‘By your own people,’ he says. He sees how hard she takes that, bursting into hot angry tears the size of apple pips.

Her friend Mary Fitzroy, Norfolk’s daughter, stands behind her chair. ‘And what have the servants told your lordship?’ She makes their words contaminated, even before they are aired.

‘I am informed that Lady Margaret has resorted to the company of a gentleman.’

Mary Fitzroy presses a hand on Meg’s shoulder: say nothing. But Meg flashes out: ‘Whatever you think, you are wrong. So don’t look at me like that!’

‘Like how, my lady?’

‘As if I were a harlot.’

‘God strike me if I ever thought so.’

‘Because I tell you, Thomas Howard and I are married. We have given our promise and it holds good. You cannot part us now. We are every way married. So you are too late, it is all done.’

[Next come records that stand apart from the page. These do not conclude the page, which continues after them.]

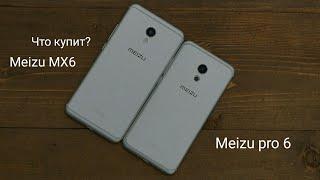 Meizu Pro 6 или Meizu MX6 что выбрать?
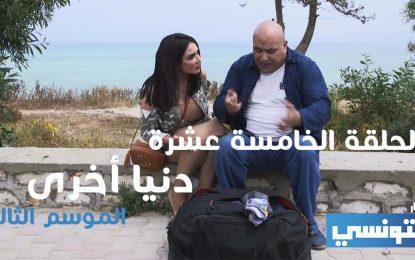 Denya Okhra saison 3 episode 15  – Elhiwar Ettounsi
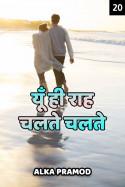 यूँ ही राह चलते चलते - 20 by Alka Pramod in Hindi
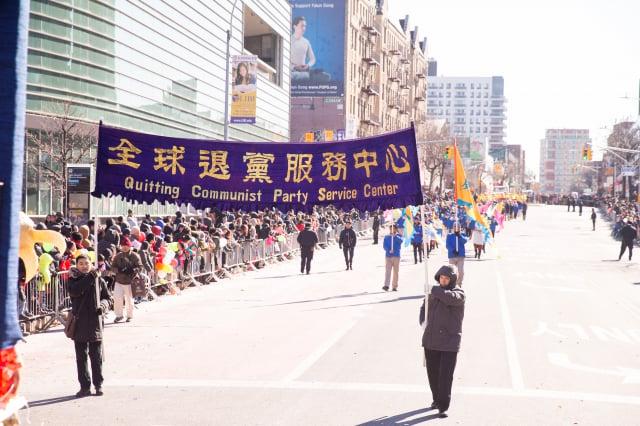 2017年2月4日,由法拉盛華商會主辦的「紐約華人新年大遊行」在紐約法拉盛舉行。圖為全球退黨服務中心的遊行隊伍。(記者戴兵/攝影)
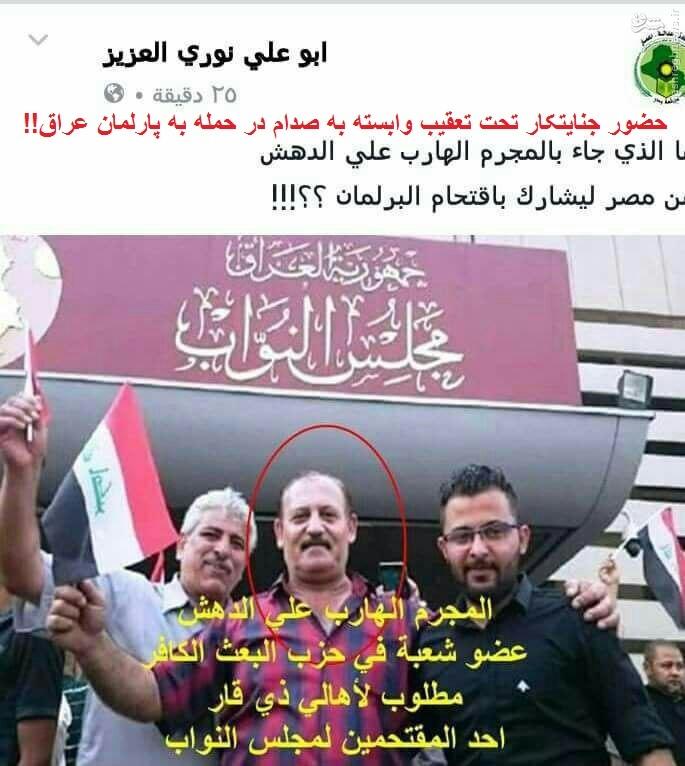 دستیار دختر صدام در میان معترضان بغداد+عکس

‘It may not be too late, at that,’ he says. ‘Let us hope not. But when you say “every way married”, I cannot guess at what you mean. Look at Mr Wriothesley here – he cannot guess either.’

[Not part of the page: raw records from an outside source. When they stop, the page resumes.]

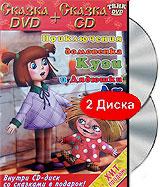 Приключения домовенка Кузи и Дядюшки Ау (DVD+CD)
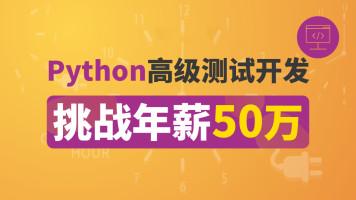 Python高级测试开发企业级实战班自动化测试软件测试进阶课_咕泡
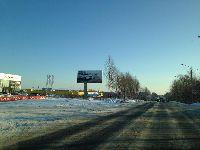 Вологда (фото 74)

On the table before them are the sketches for the Lady Mary’s ring. Mr Wriothesley fingertips the sheets together, solemn, like an altarboy. His glance rests on the papers, where lines lace and intersect: ‘Excuse me, sir,’ he murmurs, and plants a book on the sheets to secure them.

Good. We don’t want Meg picking one up and blowing her nose on it. He asks Mary Fitzroy, ‘Will you not sit?’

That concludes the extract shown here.